The aim of fasting is to get spiritual happiness besides material welfare and to explore a true sense of happiness within us. This month is a blessed month and gives us a message to be pious to to get closer to Allah.
In the Quran, Allah says:
O ye who believe! Fasting is prescribed for you, even as it was prescribed for those before you that ye may ward off (evil) (2:183).
Fasting is an action, which, we are told, will act as a shield for us when we most need it.
Allah’s Apostle said,
“Fasting is a shield or protection from the fire and from committing sins” (Bukhari).
Ramadan is the month, when all the Muslims should have to pay their yearly Zakat from whatever he/she has earned. Paying Zakat is obligatory in Islam and every one has to follow its procedure strictly. Care for the poor relatives, neighbors and other deprived people is also ordained upon the Muslims in the form of Zakat. A small portion of wealth, left accumulated in the previous year, is to be distributed among the deserving people, thus creating a sense of gratitude among the rich towards the Almighty and at the same time a sense of fulfillment among the under-privileged towards the Almighty, as well as a sense of brotherhood towards the giver of the charity.
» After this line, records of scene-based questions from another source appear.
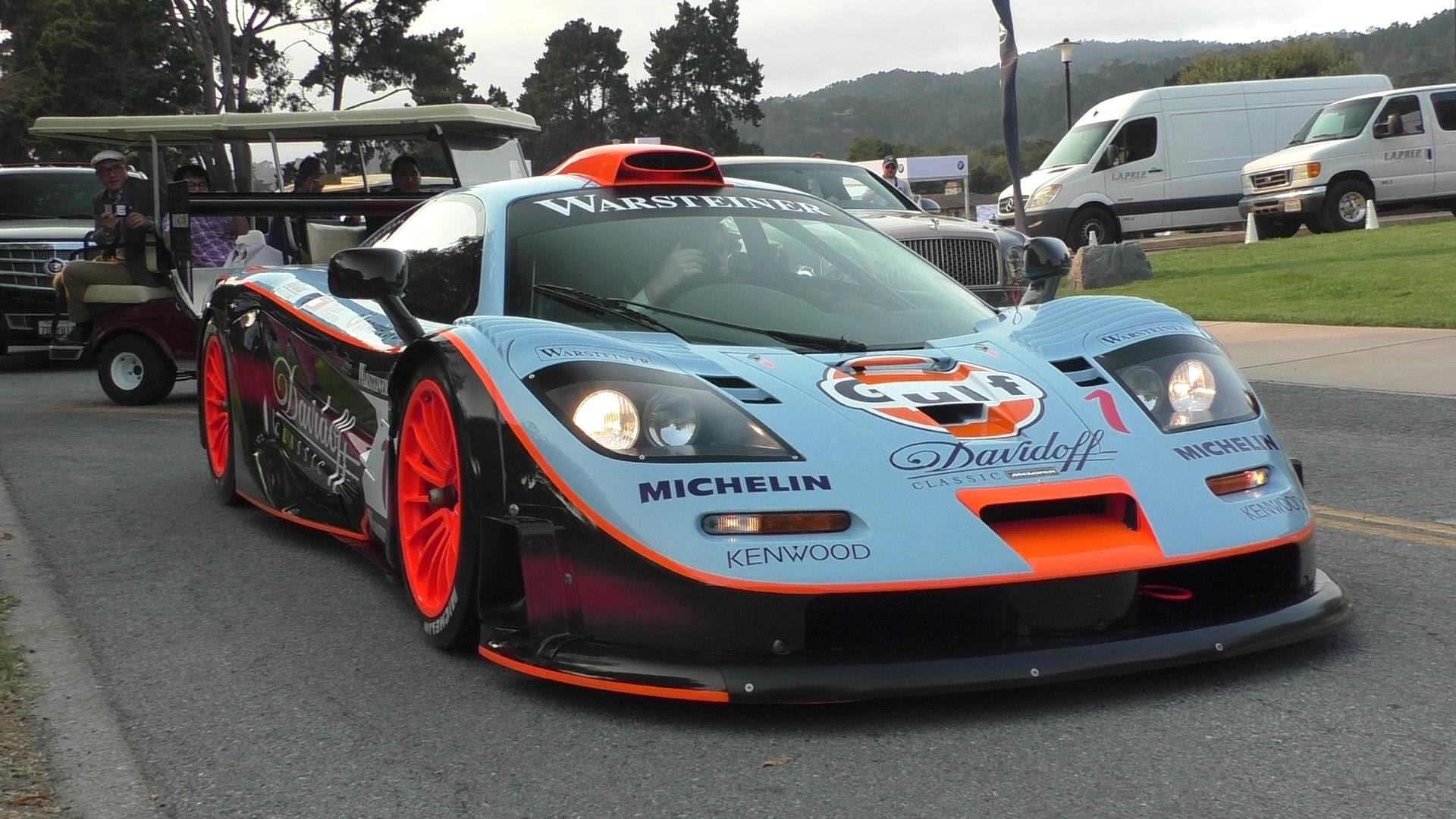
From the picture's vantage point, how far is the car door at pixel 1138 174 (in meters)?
22.9

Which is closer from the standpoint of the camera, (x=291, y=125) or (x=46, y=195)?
(x=291, y=125)

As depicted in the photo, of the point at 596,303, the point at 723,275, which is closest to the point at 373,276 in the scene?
the point at 596,303

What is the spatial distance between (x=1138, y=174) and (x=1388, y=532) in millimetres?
18767

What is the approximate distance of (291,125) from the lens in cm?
994

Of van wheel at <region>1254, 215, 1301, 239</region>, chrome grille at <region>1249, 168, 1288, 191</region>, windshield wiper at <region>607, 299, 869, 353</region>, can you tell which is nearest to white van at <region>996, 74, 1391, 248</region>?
van wheel at <region>1254, 215, 1301, 239</region>

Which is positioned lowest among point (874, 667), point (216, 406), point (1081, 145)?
point (874, 667)

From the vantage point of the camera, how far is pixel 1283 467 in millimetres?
3791

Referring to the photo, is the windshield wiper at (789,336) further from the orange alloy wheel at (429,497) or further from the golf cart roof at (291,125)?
the golf cart roof at (291,125)

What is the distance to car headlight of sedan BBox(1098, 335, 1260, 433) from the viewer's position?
3854 mm

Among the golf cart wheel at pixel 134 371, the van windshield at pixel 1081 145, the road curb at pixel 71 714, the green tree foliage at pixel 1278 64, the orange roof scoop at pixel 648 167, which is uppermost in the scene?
the green tree foliage at pixel 1278 64

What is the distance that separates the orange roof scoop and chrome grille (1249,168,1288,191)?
1776cm

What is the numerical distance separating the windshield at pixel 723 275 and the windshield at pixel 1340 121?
18.3 meters

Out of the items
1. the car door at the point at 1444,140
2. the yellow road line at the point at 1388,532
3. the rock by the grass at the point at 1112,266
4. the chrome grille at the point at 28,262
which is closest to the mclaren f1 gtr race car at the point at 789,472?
the yellow road line at the point at 1388,532

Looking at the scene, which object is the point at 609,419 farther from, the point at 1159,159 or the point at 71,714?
the point at 1159,159
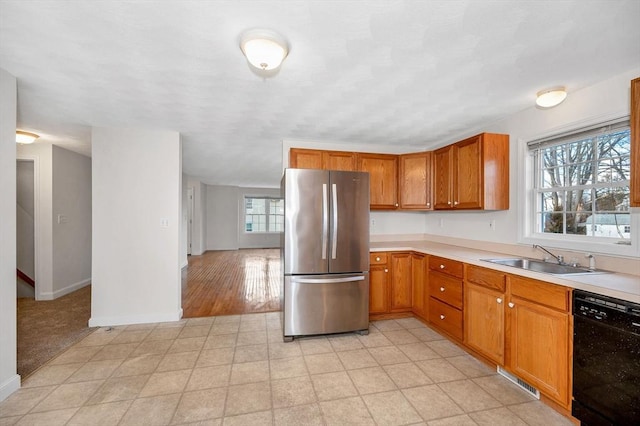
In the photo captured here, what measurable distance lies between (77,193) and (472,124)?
6.06m

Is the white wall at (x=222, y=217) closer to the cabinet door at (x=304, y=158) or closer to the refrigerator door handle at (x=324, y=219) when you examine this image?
the cabinet door at (x=304, y=158)

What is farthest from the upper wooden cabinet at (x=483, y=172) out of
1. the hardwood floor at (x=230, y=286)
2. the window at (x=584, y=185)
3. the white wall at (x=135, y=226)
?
the white wall at (x=135, y=226)

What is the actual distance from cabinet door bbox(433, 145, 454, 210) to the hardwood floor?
8.70ft

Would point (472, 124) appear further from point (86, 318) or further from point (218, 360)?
point (86, 318)

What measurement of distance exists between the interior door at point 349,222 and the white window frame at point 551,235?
5.10 ft

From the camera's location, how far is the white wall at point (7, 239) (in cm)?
201

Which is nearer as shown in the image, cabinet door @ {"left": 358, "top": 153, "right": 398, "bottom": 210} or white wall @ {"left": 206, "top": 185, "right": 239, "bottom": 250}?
cabinet door @ {"left": 358, "top": 153, "right": 398, "bottom": 210}

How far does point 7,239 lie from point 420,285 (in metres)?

Allah’s Messenger, peace and blessings be upon him, said,
“There is Zakat applicable to everything, and the Zakat of the body is fasting” (Tirmidhi).
Fasting also fill in Muslims, the spirit of charity. Abstaining from food and drink gives a firsthand experience to the more privileged as to what the less fortunate may have to endure the year around. Hence, it encourages us to donate more to charity and to give out of the wealth to those who cannot afford the same luxuries that they do.
Hazrat Muhammad (PBUH) said,
“He who gives one who has been fasting something with which to break his fast, or who equips a fighter, will have a reward equivalent to his” (Tirmidhi).